Le manque de sommeil comme alarme secrète de démence : découvrez de nouveaux signaux d’alarme !
Les cas de démence augmentent en Allemagne, les troubles du sommeil étant des signaux d'alerte précoces ; La prévention par un mode de vie sain est recommandée.

Le manque de sommeil comme alarme secrète de démence : découvrez de nouveaux signaux d’alarme !
L'augmentation des cas de démence en Allemagne touche de plus en plus les jeunes, comme le montrent les rapports actuels. Selon la Société allemande Alzheimer, environ 1,8 million de personnes en Allemagne sont touchées par cette maladie. De plus, des études réalisées au Canada montrent que les troubles du sommeil peuvent survenir des années avant un diagnostic médical de démence. Les premiers signes d’une éventuelle démence peuvent même apparaître des décennies avant le diagnostic.
Les symptômes typiques de la démence comprennent la confusion, l'oubli, la perte de l'odorat, la désorientation, l'agressivité, l'irritabilité, la dépression, les changements de personnalité, les délires, les hallucinations, les problèmes d'élocution, ainsi qu'une diminution de l'activité et des difficultés dans la vie quotidienne. Les perturbations du sommeil paradoxal, qui peuvent être considérées comme des signes avant-coureurs de maladies neurodégénératives, jouent un rôle particulier. Le risque de démence ou de maladie de Parkinson augmente de 80 à 100 % si vous frappez ou donnez des coups de pied la nuit pendant votre sommeil.
Sommeil et risque de démence
Le sommeil paradoxal, qui représente environ un quart du sommeil et se caractérise par des mouvements oculaires rapides et une relaxation musculaire, a un impact significatif sur le risque de démence. Des études montrent que des périodes raccourcies de sommeil paradoxal augmentent le risque de démence. De plus, la durée totale du sommeil joue un rôle crucial ; Le manque de sommeil pourrait entraîner une accumulation de substances nocives dans le cerveau.
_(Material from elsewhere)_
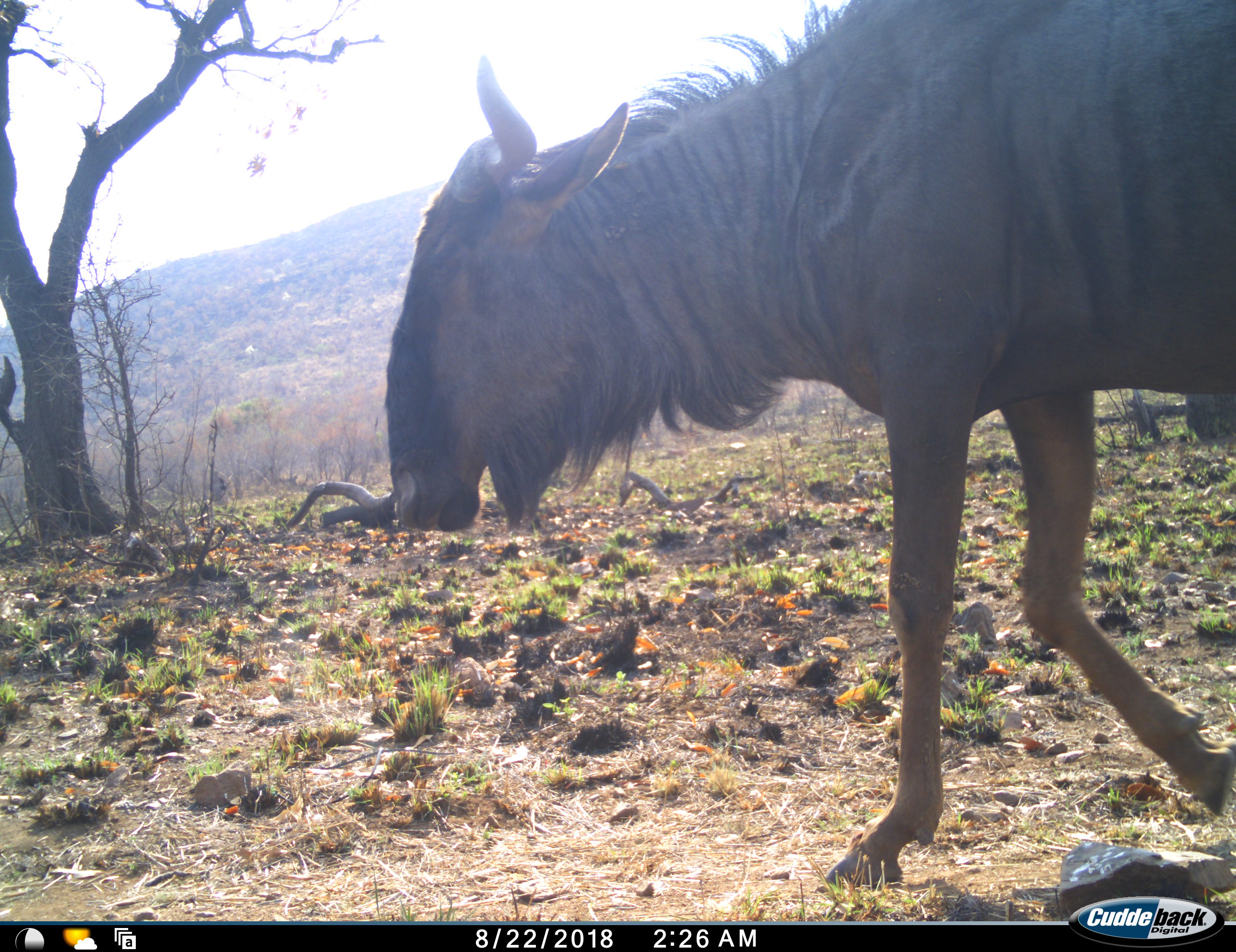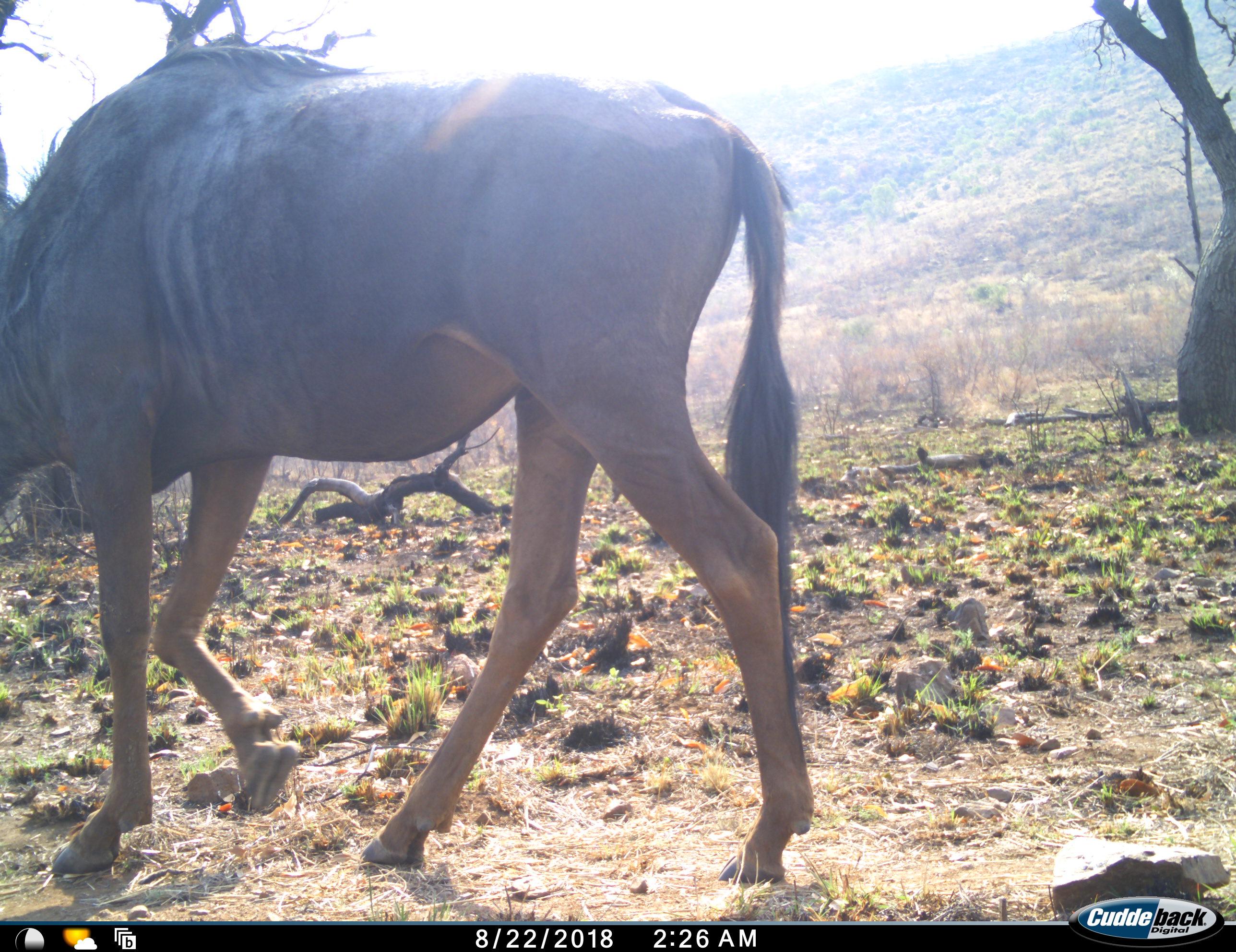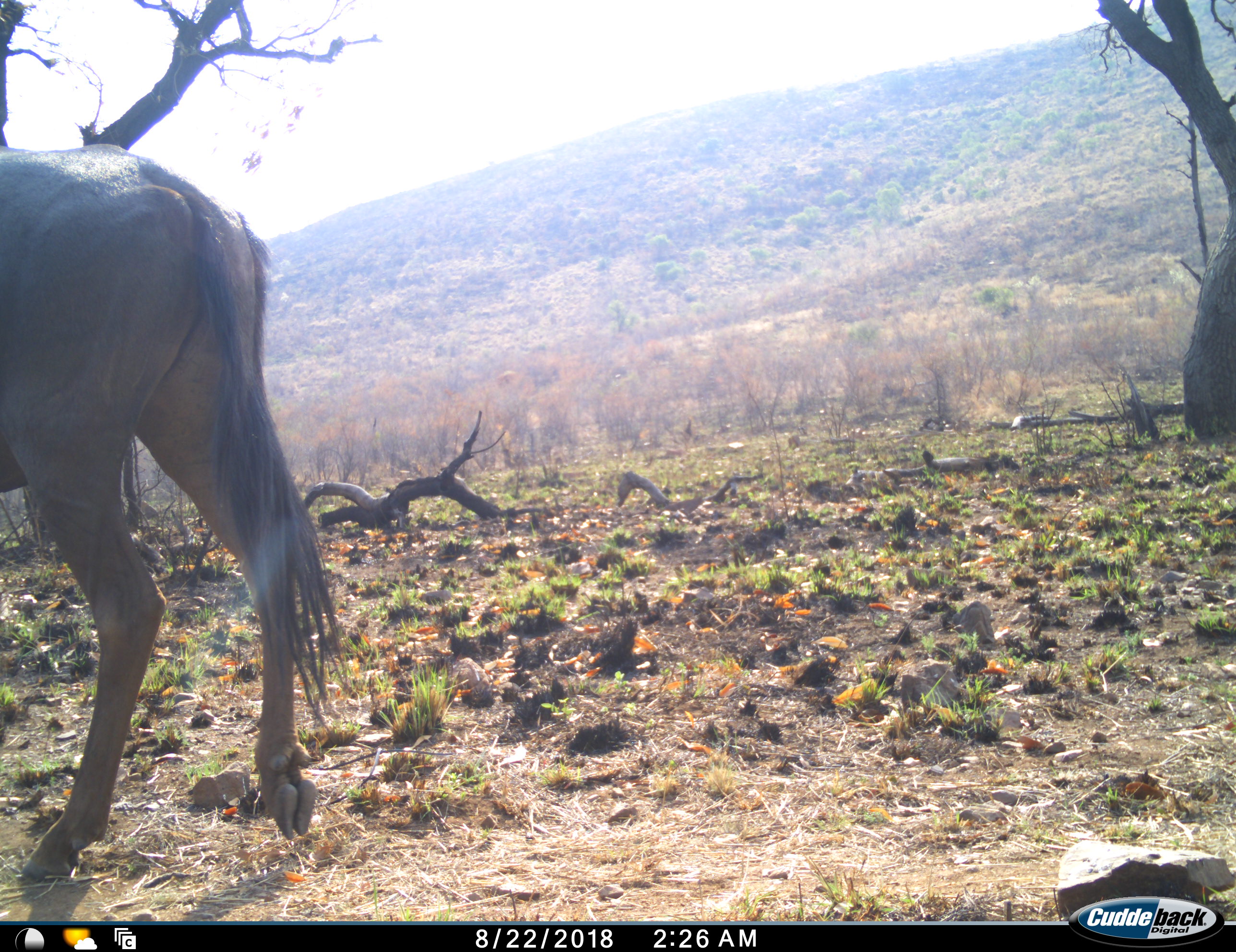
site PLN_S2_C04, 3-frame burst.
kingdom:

Les personnes qui dorment en moyenne sept heures par nuit ont les taux de démence les plus bas. En revanche, les personnes qui dorment moins ont un taux de démence 30 % plus élevé.
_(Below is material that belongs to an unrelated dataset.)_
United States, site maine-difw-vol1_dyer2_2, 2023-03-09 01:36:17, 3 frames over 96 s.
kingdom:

Cependant, le lien entre le sommeil et le risque de démence n’est pas encore entièrement compris. Une alimentation saine, une activité physique régulière et une vie sociale active sont recommandés en prévention. Une alimentation riche en flavonoïdes pourrait également favoriser la santé cérébrale. Pour plus d'informations sur le sommeil paradoxal et son importance en tant que signe précoce de la maladie d'Alzheimer, consultez un article de démence-im-hospital.de.
En outre, la Société Alzheimer Schleswig-Holstein e.V. ont rapporté un traitement à long terme par le ganténerumab chez les personnes atteintes de la maladie d'Alzheimer héréditaire dominante, qui réduit efficacement les dépôts d'amyloïde-β dans le cerveau, bien qu'aucun ralentissement cliniquement pertinent du déclin cognitif n'ait été observé.
De plus amples détails sur les dangers des troubles du sommeil et leur lien avec la démence peuvent être trouvés dans l'article de fuldaerzeitung.de être lu.